Cell density-dependent regulation of fibronectin splicing at the EDA region in fibroblasts: cell density also modulates the responses of fibroblasts to TGF-beta and cancer cell-conditioned medium.

Recently we reported that cancer cell-fibroblast interactions can modulate the expression of fibronectin (FN) isoforms in vitro, i.e. conditioned medium of human rectal adenocarcinoma cell line RCM-1 (RCM-1 CM) stimulated the expression of EDA-containing FN (EDA(+)FN) mRNA by fibroblasts and this stimulation was partly mediated by transforming growth factor-beta (TGF-beta) included in RCM-1 CM. In the present study, cell density was shown to regulate FN splicing at the EDA region in fibroblasts. Fibroblasts plated at a low cell density expressed a significantly higher percentage of EDA(+)FN mRNA than those plated at a high cell density. Moreover, fibroblast cell density modulated the effects of TGF-beta and RCM-1 CM on FN splicing at the EDA region differently. The time courses of their effects were similar to each other at a high cell density. At a low cell density, however, they were different.

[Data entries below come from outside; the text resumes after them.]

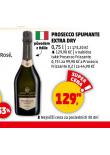 PROSECCO SPUMANTE EXTRA DRY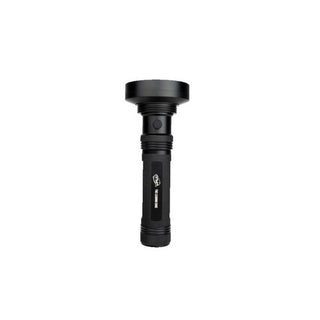 MVP Disc Golf UV Flashlight (XL) for Glow in the Dark Discs Night Disc Golf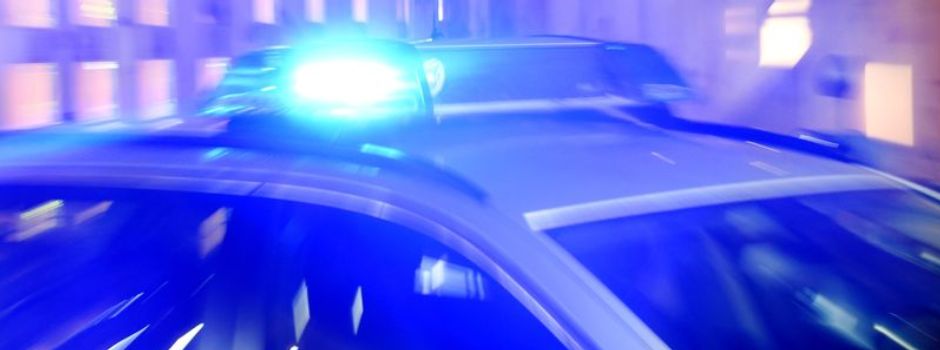 Koblenz: Mann sticht mit Cuttermesser auf Cousin ein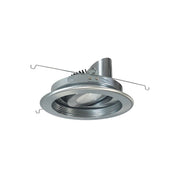 Nora Lighting NRM2-617L0930FNN - Recessed - 6 Inch MARQ2 REG BAF 900L,30K, FLO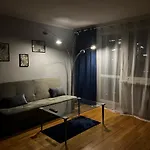 Z Widokiem Na Spodek Katovice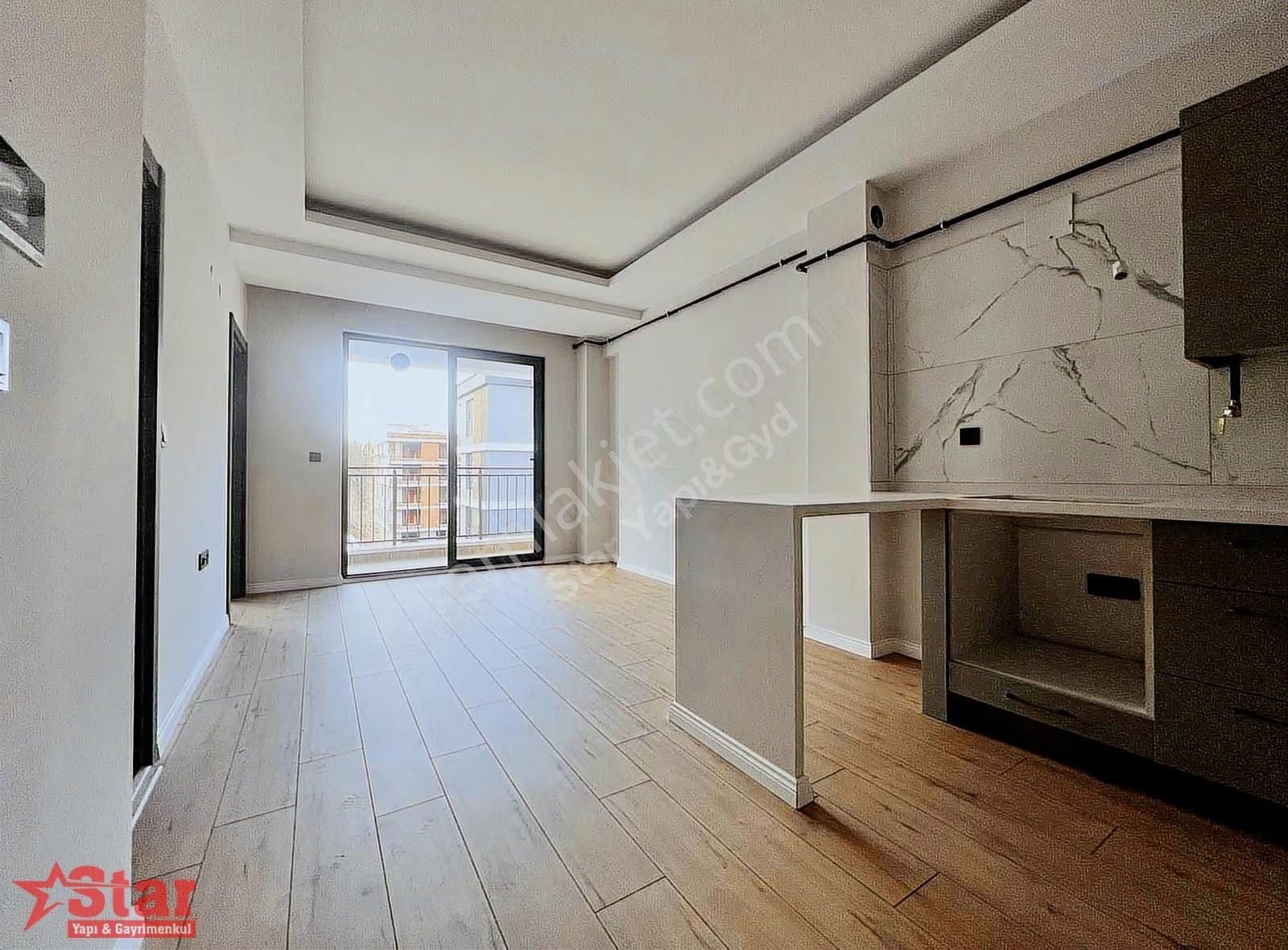 İncesu Blue Life'ta 1+1 İskanlı Daire - Krediye Uygun! - Görsel 23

TGF-beta showed a relatively short-lived stimulation of EDA(+)FN mRNA, with the peak response 24 h after treatment, followed by a decline to the base line by 72 h. On the other hand, RCM-1 CM caused a prolonged stimulation, maintaining almost the maximum responses from 24 to 72 h. Thus, these results at a low cell density indicated the presence of a factor(s) other than TGF-beta in RCM-1 CM that stimulates the expression of EDA(+)FN mRNA directly or modulates the effect of TGF-beta. The use of several different cell densities might help in the search for new factors affecting FN splicing.